Milk and Yogurt Additions
There are a variety of dairy and nondairy products you can add to your green smoothies to create a delicious, creamy consistency. Some of the most popular additions include:
Coconut milk. Although most people assume coconut milk is the water drained from the coconut, coconut milk is actually derived from the flesh of the coconut. Not only is coconut milk known for its antiviral, antibacterial, and anticarcinogenic properties, it contains a healthy type of easily metabolized saturated fat that is also found in breast milk and is known to promote healthy brain and bone development.
Coconuts have saved countless lives! During World War II, blood shortages were resolved by doctors using the coconut water from young, green coconuts. Because coconut water has the same electrolyte balance as blood, it was found to be the perfect substitute for blood plasma.
Soymilk. The FDA, American Heart Association, and the American Cancer Society all promote soymilk as a healthy part of a balanced diet. Containing various anticarcinogens, soymilk has been shown to promote health by preventing breast and prostate cancers, fighting heart disease by reducing bad cholesterol (LDL), reversing bone loss associated with osteoporosis, preventing diabetes and kidney disease, and helping with symptoms related to menopause. When selecting a soymilk, try to find one with a low-sugar content or with more naturally occurring sugars.
Almond milk. Rich in copper, manganese, magnesium, potassium, vitamin E, selenium, and calcium, almond milk offers a strong healthy protein-packed alternative to cow's milk. Using almond milk in a green smoothie will lend a nutty background taste.

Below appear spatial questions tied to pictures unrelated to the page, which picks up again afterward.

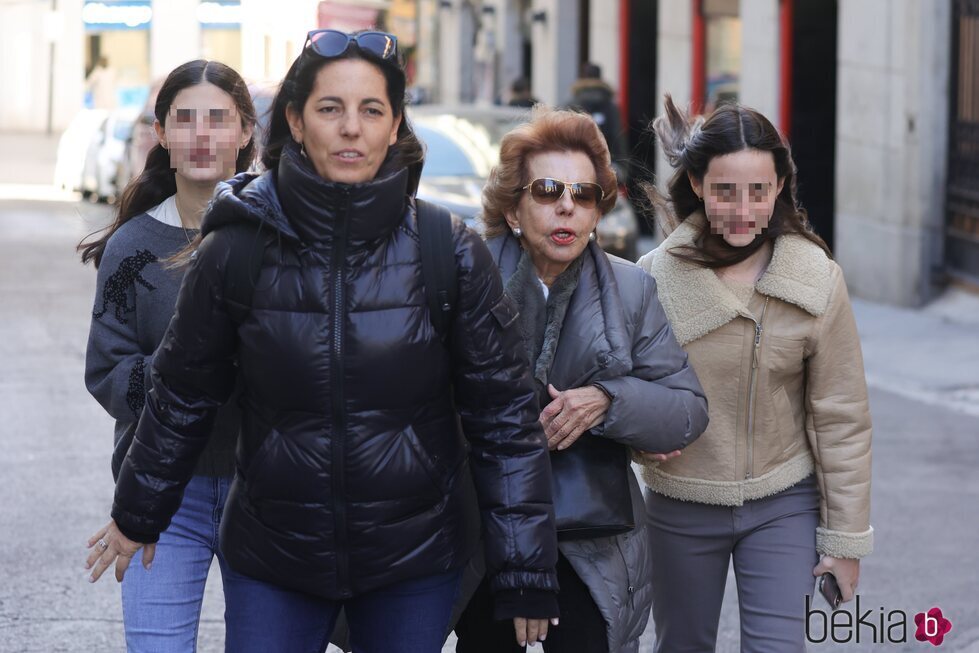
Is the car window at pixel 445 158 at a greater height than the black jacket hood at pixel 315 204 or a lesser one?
greater

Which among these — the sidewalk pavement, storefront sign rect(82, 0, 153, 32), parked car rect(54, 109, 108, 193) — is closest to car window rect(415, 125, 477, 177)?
the sidewalk pavement

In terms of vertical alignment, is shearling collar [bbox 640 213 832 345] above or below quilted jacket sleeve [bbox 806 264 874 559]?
above

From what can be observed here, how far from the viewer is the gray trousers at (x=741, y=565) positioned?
161 inches

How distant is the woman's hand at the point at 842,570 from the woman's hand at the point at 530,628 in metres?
0.91

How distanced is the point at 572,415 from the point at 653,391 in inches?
7.9

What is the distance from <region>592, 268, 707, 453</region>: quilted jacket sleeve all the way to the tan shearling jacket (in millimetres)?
246

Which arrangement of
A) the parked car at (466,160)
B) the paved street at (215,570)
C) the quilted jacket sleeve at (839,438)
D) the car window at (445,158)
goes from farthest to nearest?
the car window at (445,158) → the parked car at (466,160) → the paved street at (215,570) → the quilted jacket sleeve at (839,438)

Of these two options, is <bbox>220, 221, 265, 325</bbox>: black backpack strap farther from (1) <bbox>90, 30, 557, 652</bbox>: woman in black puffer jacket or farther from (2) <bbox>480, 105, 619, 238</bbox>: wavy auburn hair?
(2) <bbox>480, 105, 619, 238</bbox>: wavy auburn hair

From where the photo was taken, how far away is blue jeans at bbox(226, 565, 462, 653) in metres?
3.45

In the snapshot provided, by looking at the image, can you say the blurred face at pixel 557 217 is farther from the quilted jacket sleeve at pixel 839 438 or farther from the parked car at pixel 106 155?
the parked car at pixel 106 155

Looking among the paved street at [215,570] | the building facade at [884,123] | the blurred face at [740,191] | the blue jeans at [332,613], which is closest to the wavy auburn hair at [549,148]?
the blurred face at [740,191]

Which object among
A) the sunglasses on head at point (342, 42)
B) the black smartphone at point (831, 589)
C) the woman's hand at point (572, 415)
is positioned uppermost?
the sunglasses on head at point (342, 42)

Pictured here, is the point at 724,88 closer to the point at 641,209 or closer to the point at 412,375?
the point at 641,209

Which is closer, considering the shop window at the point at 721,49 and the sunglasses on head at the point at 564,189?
the sunglasses on head at the point at 564,189
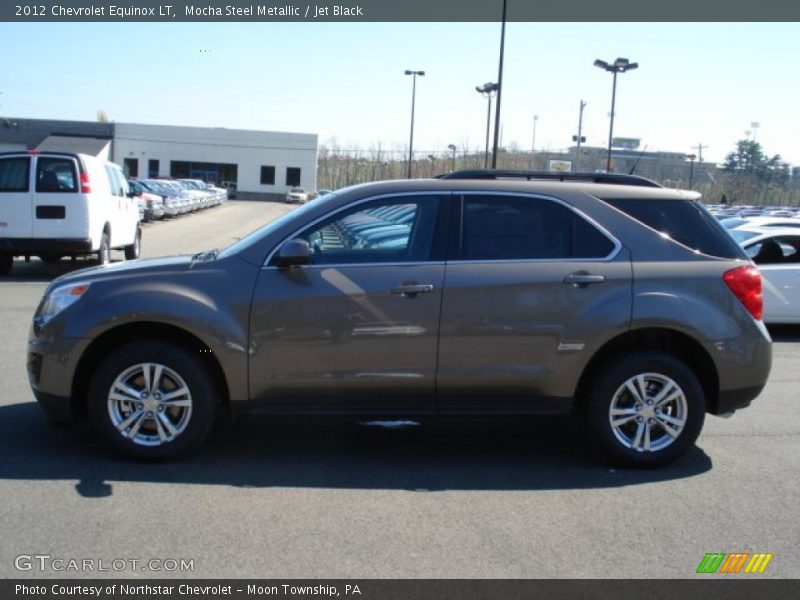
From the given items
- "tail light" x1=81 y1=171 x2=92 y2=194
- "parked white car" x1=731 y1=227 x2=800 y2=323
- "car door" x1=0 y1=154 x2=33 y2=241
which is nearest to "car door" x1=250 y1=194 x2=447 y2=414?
"parked white car" x1=731 y1=227 x2=800 y2=323

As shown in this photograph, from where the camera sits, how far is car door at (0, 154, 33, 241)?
14528mm

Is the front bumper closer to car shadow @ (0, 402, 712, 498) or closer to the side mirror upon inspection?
car shadow @ (0, 402, 712, 498)

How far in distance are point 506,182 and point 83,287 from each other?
286 centimetres

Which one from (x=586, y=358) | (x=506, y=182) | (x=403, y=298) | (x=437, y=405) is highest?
(x=506, y=182)

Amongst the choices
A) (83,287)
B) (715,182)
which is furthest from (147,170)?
(83,287)

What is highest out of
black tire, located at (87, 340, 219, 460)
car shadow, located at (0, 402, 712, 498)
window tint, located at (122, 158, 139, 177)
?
window tint, located at (122, 158, 139, 177)

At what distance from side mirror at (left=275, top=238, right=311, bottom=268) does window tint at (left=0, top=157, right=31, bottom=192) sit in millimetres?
11059

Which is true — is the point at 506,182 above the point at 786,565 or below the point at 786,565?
above

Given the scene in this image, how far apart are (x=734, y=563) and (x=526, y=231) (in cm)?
239

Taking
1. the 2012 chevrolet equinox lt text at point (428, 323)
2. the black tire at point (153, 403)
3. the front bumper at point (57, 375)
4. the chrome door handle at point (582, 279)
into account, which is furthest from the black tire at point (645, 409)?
the front bumper at point (57, 375)

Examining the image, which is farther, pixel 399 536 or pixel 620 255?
pixel 620 255

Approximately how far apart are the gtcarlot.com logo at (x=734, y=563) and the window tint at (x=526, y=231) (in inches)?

If the price or ingredients of store-bought almond milk has you considering creating your own at home, follow these simple directions to create your very own homemade almond milk: grind ¼-½ cup of almonds in coffee grinder until fine, then combine in a blender with a cup of pure water for up to 3 minutes. Strain remaining almond bits using a coffee filter.
Rice milk. Processed from brown rice, rice milk has less protein and more carbohydrates than the other milk alternatives, but boosts the body's natural processes with loads of B1 for vitality; B5 for hair, skin, and nails; B6 and folic acid for promoting the healthy metabolism of protein and carbohydrates; and vitamin E for normalizing reproductive health.

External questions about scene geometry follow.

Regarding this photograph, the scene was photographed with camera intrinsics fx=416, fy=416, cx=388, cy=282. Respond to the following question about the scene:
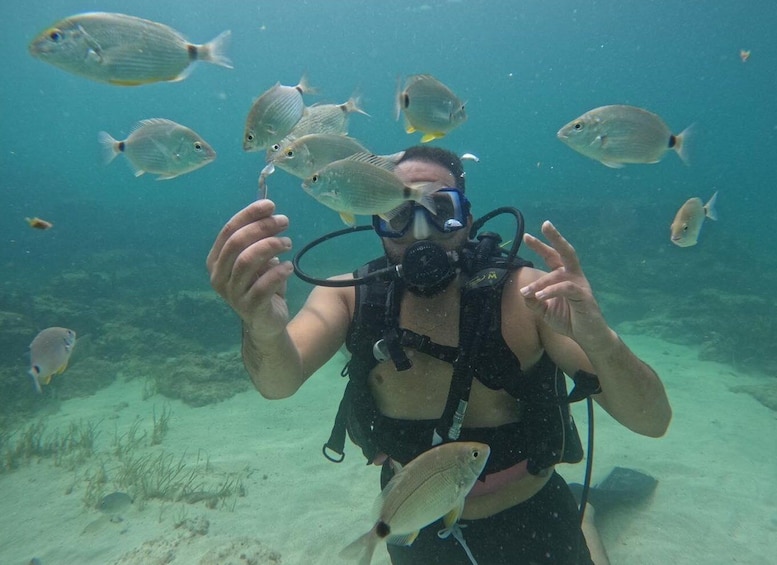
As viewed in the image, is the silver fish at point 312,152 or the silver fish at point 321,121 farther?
the silver fish at point 321,121

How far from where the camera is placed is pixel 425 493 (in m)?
1.74

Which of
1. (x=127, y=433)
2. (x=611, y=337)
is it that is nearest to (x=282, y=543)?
(x=611, y=337)

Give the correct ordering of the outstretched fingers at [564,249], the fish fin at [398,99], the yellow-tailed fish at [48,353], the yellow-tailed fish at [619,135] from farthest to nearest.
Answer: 1. the yellow-tailed fish at [48,353]
2. the fish fin at [398,99]
3. the yellow-tailed fish at [619,135]
4. the outstretched fingers at [564,249]

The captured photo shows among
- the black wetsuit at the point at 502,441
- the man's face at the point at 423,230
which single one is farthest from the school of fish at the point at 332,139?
the black wetsuit at the point at 502,441

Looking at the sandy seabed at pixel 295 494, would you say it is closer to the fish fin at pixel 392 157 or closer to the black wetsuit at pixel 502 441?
the black wetsuit at pixel 502 441

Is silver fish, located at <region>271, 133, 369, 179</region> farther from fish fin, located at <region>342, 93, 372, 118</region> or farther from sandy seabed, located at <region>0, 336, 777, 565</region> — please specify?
sandy seabed, located at <region>0, 336, 777, 565</region>

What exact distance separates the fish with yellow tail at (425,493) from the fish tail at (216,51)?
2193 millimetres

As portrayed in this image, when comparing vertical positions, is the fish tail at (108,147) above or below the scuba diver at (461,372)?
above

Kefir. Although this is still considered a dairy product, it is an easily digested addition to any smoothie that can even be safely consumed by most people with milk allergies. Toting the vitamins and minerals B1, B12, K, and biotin, kefir (which means “feel good” in Turkish) is well known for promoting digestive health with its beneficial yeast and probiotic bacteria.

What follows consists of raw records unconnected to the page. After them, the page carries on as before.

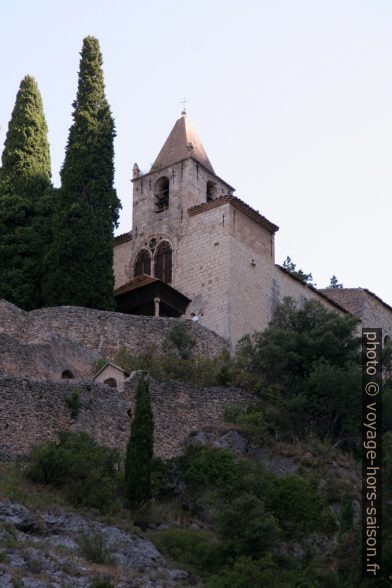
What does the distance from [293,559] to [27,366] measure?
9.20m

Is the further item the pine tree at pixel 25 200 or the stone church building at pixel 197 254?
the stone church building at pixel 197 254

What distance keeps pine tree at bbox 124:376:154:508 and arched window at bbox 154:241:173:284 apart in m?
13.4

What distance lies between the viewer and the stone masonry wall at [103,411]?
35.9 meters

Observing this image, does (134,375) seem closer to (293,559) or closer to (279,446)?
(279,446)

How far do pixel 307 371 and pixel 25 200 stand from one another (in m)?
11.5

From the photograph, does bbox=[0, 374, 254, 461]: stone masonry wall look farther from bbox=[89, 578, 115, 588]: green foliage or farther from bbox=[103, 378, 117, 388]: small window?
bbox=[89, 578, 115, 588]: green foliage

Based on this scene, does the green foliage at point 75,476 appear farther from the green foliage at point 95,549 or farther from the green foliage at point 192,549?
the green foliage at point 95,549

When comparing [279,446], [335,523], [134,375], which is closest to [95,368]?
[134,375]

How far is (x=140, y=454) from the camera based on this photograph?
35156 mm

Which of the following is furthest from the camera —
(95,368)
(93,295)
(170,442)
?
(93,295)

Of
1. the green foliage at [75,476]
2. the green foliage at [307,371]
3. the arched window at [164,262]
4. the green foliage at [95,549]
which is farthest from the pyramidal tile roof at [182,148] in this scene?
the green foliage at [95,549]

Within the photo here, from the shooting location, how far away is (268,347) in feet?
139

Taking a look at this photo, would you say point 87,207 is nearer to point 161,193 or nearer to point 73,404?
point 161,193

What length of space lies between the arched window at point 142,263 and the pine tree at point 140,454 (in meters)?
14.2
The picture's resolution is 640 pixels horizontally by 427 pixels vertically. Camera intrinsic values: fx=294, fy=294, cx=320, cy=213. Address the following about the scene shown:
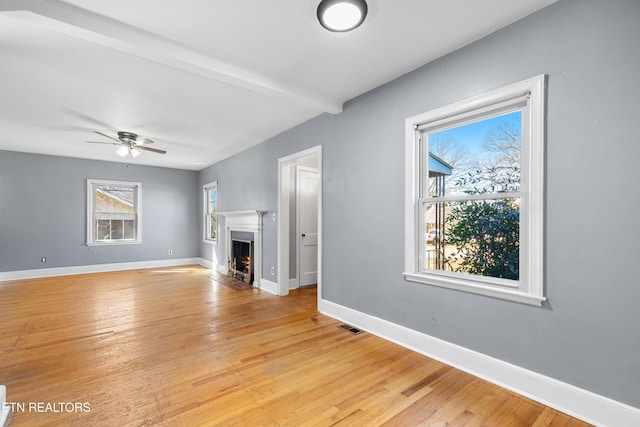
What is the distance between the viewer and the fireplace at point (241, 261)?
5621mm

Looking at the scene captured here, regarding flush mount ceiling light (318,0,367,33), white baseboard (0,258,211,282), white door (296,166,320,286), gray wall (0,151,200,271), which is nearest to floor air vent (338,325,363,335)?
white door (296,166,320,286)

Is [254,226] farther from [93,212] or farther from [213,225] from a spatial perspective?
[93,212]

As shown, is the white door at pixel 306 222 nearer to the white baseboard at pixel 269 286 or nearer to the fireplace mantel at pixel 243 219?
the white baseboard at pixel 269 286

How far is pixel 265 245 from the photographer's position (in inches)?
205

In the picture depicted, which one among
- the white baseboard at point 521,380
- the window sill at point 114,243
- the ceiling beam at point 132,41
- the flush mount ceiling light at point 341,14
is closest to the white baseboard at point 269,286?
the white baseboard at point 521,380

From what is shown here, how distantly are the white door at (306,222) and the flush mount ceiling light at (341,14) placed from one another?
3256 mm

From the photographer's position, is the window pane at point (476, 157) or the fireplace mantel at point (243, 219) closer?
the window pane at point (476, 157)

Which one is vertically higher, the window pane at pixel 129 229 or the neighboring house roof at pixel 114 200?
the neighboring house roof at pixel 114 200

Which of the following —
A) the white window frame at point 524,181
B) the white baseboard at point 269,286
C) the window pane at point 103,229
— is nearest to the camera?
the white window frame at point 524,181

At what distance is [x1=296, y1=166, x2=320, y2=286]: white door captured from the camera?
5254mm

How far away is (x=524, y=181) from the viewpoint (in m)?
2.09

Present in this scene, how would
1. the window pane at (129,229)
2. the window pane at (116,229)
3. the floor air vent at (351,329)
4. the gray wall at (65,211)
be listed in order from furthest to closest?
the window pane at (129,229)
the window pane at (116,229)
the gray wall at (65,211)
the floor air vent at (351,329)

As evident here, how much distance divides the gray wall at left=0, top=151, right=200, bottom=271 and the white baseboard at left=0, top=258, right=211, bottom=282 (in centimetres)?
9

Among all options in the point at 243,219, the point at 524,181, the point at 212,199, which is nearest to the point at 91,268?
the point at 212,199
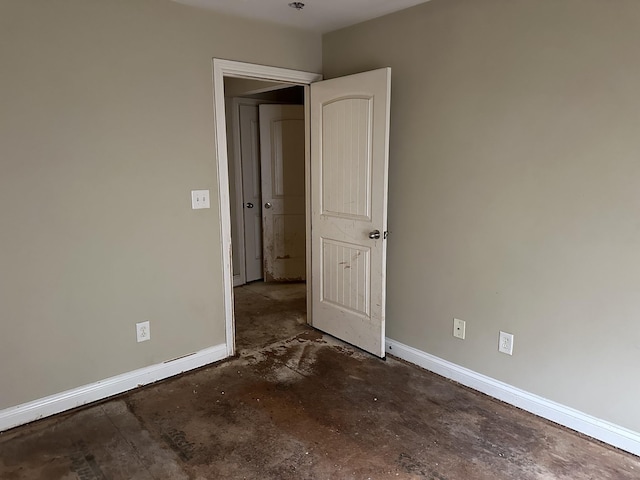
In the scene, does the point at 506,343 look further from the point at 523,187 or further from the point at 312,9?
the point at 312,9

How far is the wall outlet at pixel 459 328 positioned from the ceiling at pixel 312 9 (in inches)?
76.8

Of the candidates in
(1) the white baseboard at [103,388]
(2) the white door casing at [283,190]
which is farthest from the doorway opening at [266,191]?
(1) the white baseboard at [103,388]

Greek-style yogurt. Greek-style yogurt contains an average of 20 grams of protein (compared to the 10 grams in the average yogurt) and has almost half the carbohydrates (9 grams versus 15-17 grams) of other yogurts and can also have half the sodium! Because of the triple-strained process it undergoes to remove the whey and water for its creamy texture, Greek-style yogurt is also much thicker and creamier than other yogurts, without the addition of unhealthy thickening agents.